64 Views Asked by At

I need a regex to find all sentence-ending periods and ignore middle of the sentence periods, such as in abbreviations. Note: I understand that there are many other variations, and it may not be possible to account for all of them, so the focus of the question would be : can at least the below sample be solved with a regex?

Suppose I have this text. The regex rule below finds any period matches followed by a white space. But it also matches p.m. and U.S. - how can I ignore periods in a word that a) consists of characters all separated by a period? (such as U.S.) and b) a period preceded by one characters only (such as J.). This is in Kotlin.

        val text = "At 12.51 p.m. local time, J. Knapp, former U.S. Navy,  went out for a walk. Yes he did. And then a Mw6.3 earthquake happened."
        val regexRule = "\\.\\s+"
        val splitText = text.split(regexRule.toRegex())
        val result = splitText.joinToString( separator = ".\n\n")

Current result with just that rule:

At 12.51 p.m.

local time, J.

Knapp, former U.S.

Navy, went out for a walk.

Yes he did.

And then a Mw6.3 earthquake happened.

2

There are 2 best solutions below

0
Wiktor Stribiżew On BEST ANSWER

You can use

val regexRule = "(?<!\\b\\p{L})\\.(?<!\\d.(?=\\d))(?!\\s*\$)\\s*"

See the regex demo.

Details:

  • (?<!\b\p{L}) - a negative lookbehind: no single letter preceded with a word boundary is allowed immediately to the left of the current location
  • \. - a dot
  • (?<!\d.(?=\d)) - the dot should not be in-between digits
  • (?!\s*$) - immediately to the right, there should be no any zero or more whitespaces + the end of the string
  • \s* - any zero or more whitespaces.
1
JvdV On

You mentioned you want to find a pattern that would atleast solve the given sample.
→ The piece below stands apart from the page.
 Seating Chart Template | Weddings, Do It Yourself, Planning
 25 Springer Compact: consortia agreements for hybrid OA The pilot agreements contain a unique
Try to match spaces and assert that there is no word-boundary two positions back nor any digit one position back. For example:

(?<=(?<!\b.|\d)\.)\s+
  • (?<= - Open a positive lookbehind;
    • (?<! - Open a negative lookbehind;
      • \b.|\d) - Match a word-boundary followed by a singel char (any) or a digit and close the negative lookbehind;
    • \.) - Match a literal dot and close the positive lookbehind;
    • \s+ - Match 1+ spaces.

See an online demo


Here is a snippet of code:

fun main() {
    val info = "At 12.51 p.m. local time, J. Knapp, former U.S. Navy,  went out for a walk. Yes he did. And then a Mw6.3 earthquake happened."
    val lines = info.split(Regex("(?<=(?<!\\b.|\\d)\\.)\\s+"))
    for (line in lines) {
        println(line)
    }
}

Returns:

At 12.51 p.m. local time, J. Knapp, former U.S. Navy,  went out for a walk.
Yes he did.
And then a Mw6.3 earthquake happened.

But please note that I have no experience with Kotlin.